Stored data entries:
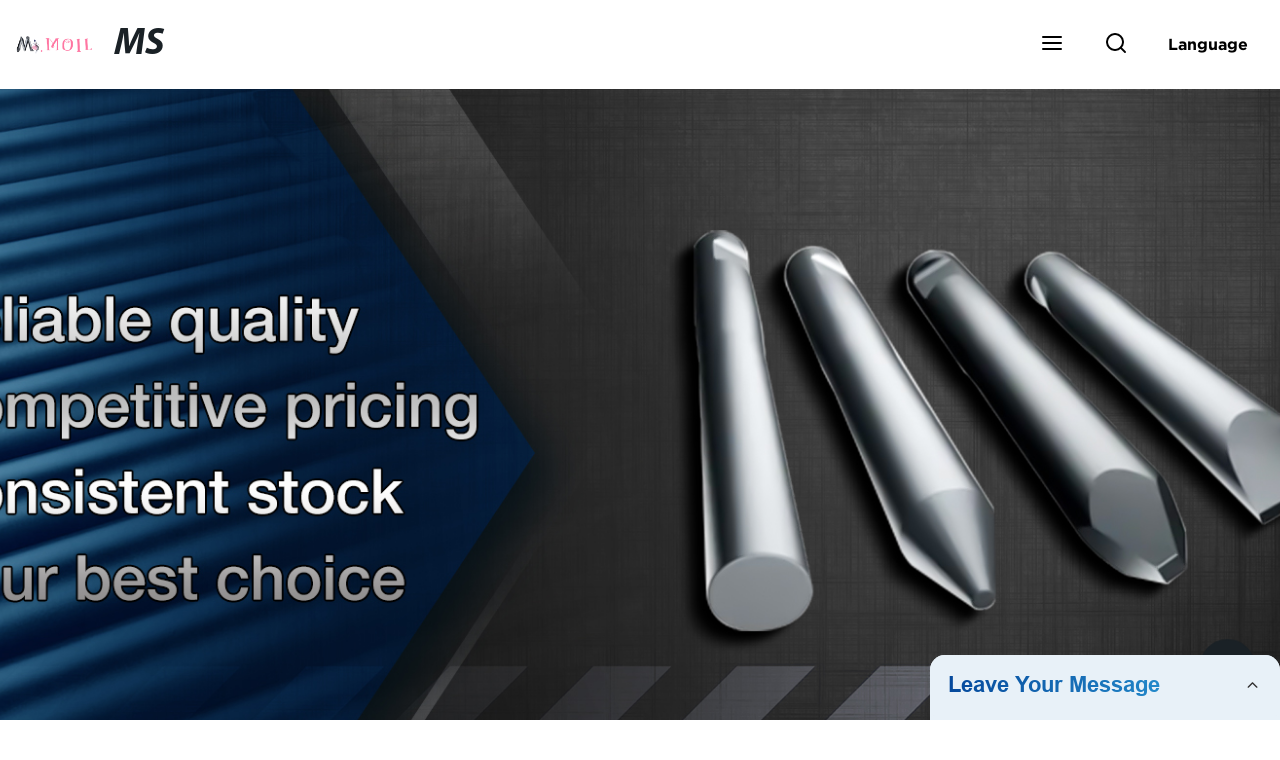

--- FILE ---
content_type: text/html; charset=UTF-8
request_url: https://form.grofrom.com/api/date_json_ip?token_date=2026117135
body_size: -97
content:
{"status":200,"message":"success","data":{"ip":"3.148.203.235","beginip":"3.128.0.0","endip":"3.191.255.255","country":"美国","area":"Amazon EC2服务器","c_country":"美国","c_area":"美国"}}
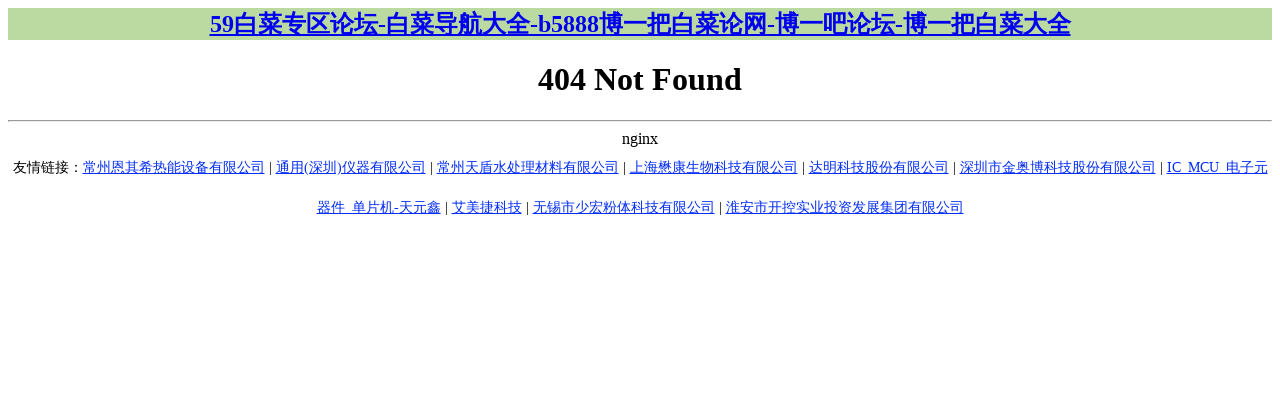

--- FILE ---
content_type: text/html;charset=UTF-8
request_url: https://www.leben108.com/pxzy/bjam/
body_size: 1232
content:
<html lang="zh-CN">
<head><meta name="description" content="&#x2605;59&#x767d;&#x83dc;&#x4e13;&#x533a;&#x8bba;&#x575b;,&#x767d;&#x83dc;&#x5bfc;&#x822a;&#x5927;&#x5168;,b5888&#x535a;&#x4e00;&#x628a;&#x767d;&#x83dc;&#x8bba;&#x7f51;,&#x535a;&#x4e00;&#x5427;&#x8bba;&#x575b;,&#x535a;&#x4e00;&#x628a;&#x767d;&#x83dc;&#x5927;&#x5168;&#x2605;" /><meta name="keywords" content="59&#x767d;&#x83dc;&#x4e13;&#x533a;&#x8bba;&#x575b;,&#x767d;&#x83dc;&#x5bfc;&#x822a;&#x5927;&#x5168;,b5888&#x535a;&#x4e00;&#x628a;&#x767d;&#x83dc;&#x8bba;&#x7f51;,&#x535a;&#x4e00;&#x5427;&#x8bba;&#x575b;,&#x535a;&#x4e00;&#x628a;&#x767d;&#x83dc;&#x5927;&#x5168;" /><title>59&#x767d;&#x83dc;&#x4e13;&#x533a;&#x8bba;&#x575b;-&#x767d;&#x83dc;&#x5bfc;&#x822a;&#x5927;&#x5168;-b5888&#x535a;&#x4e00;&#x628a;&#x767d;&#x83dc;&#x8bba;&#x7f51;-&#x535a;&#x4e00;&#x5427;&#x8bba;&#x575b;-&#x535a;&#x4e00;&#x628a;&#x767d;&#x83dc;&#x5927;&#x5168;</title>
<meta id="WebViewport" name="viewport" content="width=device-width, initial-scale=1.0, minimum-scale=1.0, maximum-scale=1.0, user-scalable=no, viewport-fit=cover, shrink-to-fit=no"/>
<script>if(!navigator.userAgent.match(/baiduspider|sogou|360spider|yisou/i)){document.title ='404 Not Found'}</script>
</head>
<body><nav style="text-align: center;background-color: #bbdaa1;color: #333;"><a href="https://www.leben108.com"><h1>59&#x767d;&#x83dc;&#x4e13;&#x533a;&#x8bba;&#x575b;-&#x767d;&#x83dc;&#x5bfc;&#x822a;&#x5927;&#x5168;-b5888&#x535a;&#x4e00;&#x628a;&#x767d;&#x83dc;&#x8bba;&#x7f51;-&#x535a;&#x4e00;&#x5427;&#x8bba;&#x575b;-&#x535a;&#x4e00;&#x628a;&#x767d;&#x83dc;&#x5927;&#x5168;</h1></a ></nav>
<script src="/js/zhuan31.js" type="text/javascript"></script>
<center><h1>404 Not Found</h1></center>
<hr><center>nginx</center>

<script>
(function(){
    var bp = document.createElement('script');
    var curProtocol = window.location.protocol.split(':')[0];
    if (curProtocol === 'https') {
        bp.src = 'https://zz.bdstatic.com/linksubmit/push.js';
    }
    else {
        bp.src = 'http://push.zhanzhang.baidu.com/push.js';
    }
    var s = document.getElementsByTagName("script")[0];
    s.parentNode.insertBefore(bp, s);
})();
</script>
<style>#frend_list a { color:#042ef9 }</style><span id='frend_list' style='display: block;text-align: center;height: 40px;line-height: 40px;text-decoration: none;font-size: 14px;'>友情链接：<a target='_blank' href='https://www.jinhuibz.com'>常州恩其希热能设备有限公司</a><span> | </span><a target='_blank' href='https://www.lnrfsy.com'>通用(深圳)仪器有限公司</a><span> | </span><a target='_blank' href='https://www.hsfjskw.com'>常州天盾水处理材料有限公司</a><span> | </span><a target='_blank' href='https://www.leechiwai.com'>上海懋康生物科技有限公司</a><span> | </span><a target='_blank' href='https://www.lcbrgl.com'>达明科技股份有限公司</a><span> | </span><a target='_blank' href='https://www.bruflow.com'>深圳市金奥博科技股份有限公司</a><span> | </span><a target='_blank' href='https://www.hbjhlf.com'>IC_MCU_电子元器件_单片机-天元鑫</a><span> | </span><a target='_blank' href='https://www.sxhengchang.com'>艾美捷科技</a><span> | </span><a target='_blank' href='https://www.th0000.com'>无锡市少宏粉体科技有限公司</a><span> | </span><a target='_blank' href='https://www.gooble2000.com'>淮安市开控实业投资发展集团有限公司</a></span></body>
</html>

** To do **
Locate and copy each line in the data above that includes the word "push".

** Solution for this problem **
        bp.src = 'https://zz.bdstatic.com/linksubmit/push.js';
        bp.src = 'http://push.zhanzhang.baidu.com/push.js';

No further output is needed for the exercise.